The final challenge to the large-scale development of these resources is linked to the limited
capacity of the service industry in terms of equipment and qualified staff; equipment would surely
brought from North America but the personnel issue remains an important uncertainty. Due to the
different nature of the operators and surface issues, the European response to all the challenges
mentioned above will be based on a different model to the US model. The response has to come from
both the market and governments. While some hurdles can be overcome by the market if the
investment climate is favorable, changes will ultimately depend on political priorities, at a national
and EU level.

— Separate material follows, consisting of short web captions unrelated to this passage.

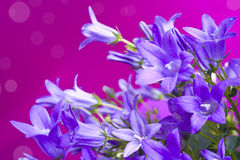Campanula bellflowers on purple background.  Stock Photos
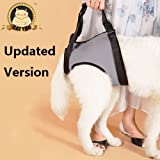 CatYou Dog Lift Support Rehabilitation Harness - Soft Front & Rear Lift Harness for Older, Arthritis or Weak Joints Dogs (Gray, Medium, for Rear Legs)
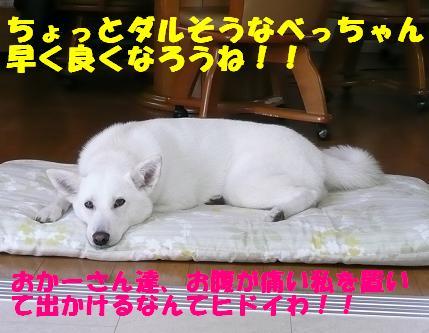 f0121712_99510.jpg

However, socio-economic and political situations between countries are very different,
and countries which have the highest import dependency on Russian gas could be expected to
implement policies fostering the development of their unconventional resources before others.
123
In order to develop its own unconventional industry Europe will have to face several challenges
and improve operations. The most important aspect that have to be considered are the following:
- The development of new and more efficient technologies to improve extraction rate, reduce
cost and mitigate land consumption
- Improve land access and lease negotiation trough the support of local communities:
landowners should be compensate for the disturbance with adequate financial instruments
- Improve the communication to solve the worries related to the environmental impact with an
extensive media campaign aimed in clarify the real risk of shale gas operation thus allowing
the general public to evaluate pro and cons
- Modifying or introducing new policies in order to simplify all the process and request related
to the E&P application
- Invest in technological R&D aim in improving the understanding of the physics behind shale
operation
- Introduce a subsidies system in order to stimulate operator interest in exploration of shale gas
resource while guarantying a partial return in the investment
- Develop a service segment with local trained workforce and greater manufacturing capacity.
Whether unconventional gas can be a game-changer for Europe depends on the production level
that is considered realistic, and conclusions at this stage remain speculative due to the very early stage
of development. The effects of new gas production from unconventional sources are likely to be the
strongest within Continental Europe. Unconventional gas might not be able to transform the entire
European market, but it should shift regional dynamics within the continent: it will not be sufficient
to guarantee the energy independence of these countries but it will definitely improve the local gas-
to-gas competition contributing to develop the European gas market as a whole.